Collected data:
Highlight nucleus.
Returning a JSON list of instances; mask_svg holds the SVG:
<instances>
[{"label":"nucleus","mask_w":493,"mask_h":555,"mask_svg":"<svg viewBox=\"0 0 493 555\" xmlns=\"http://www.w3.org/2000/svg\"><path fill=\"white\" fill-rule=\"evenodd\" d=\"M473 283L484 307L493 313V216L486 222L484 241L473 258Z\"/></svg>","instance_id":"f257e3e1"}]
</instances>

Stated problem: Print the lines above exactly as they appear, from the first one to the last.

Answer to this exercise:
Highlight nucleus.
Returning a JSON list of instances; mask_svg holds the SVG:
<instances>
[{"label":"nucleus","mask_w":493,"mask_h":555,"mask_svg":"<svg viewBox=\"0 0 493 555\" xmlns=\"http://www.w3.org/2000/svg\"><path fill=\"white\" fill-rule=\"evenodd\" d=\"M473 283L484 307L493 313V216L486 222L484 241L473 258Z\"/></svg>","instance_id":"f257e3e1"}]
</instances>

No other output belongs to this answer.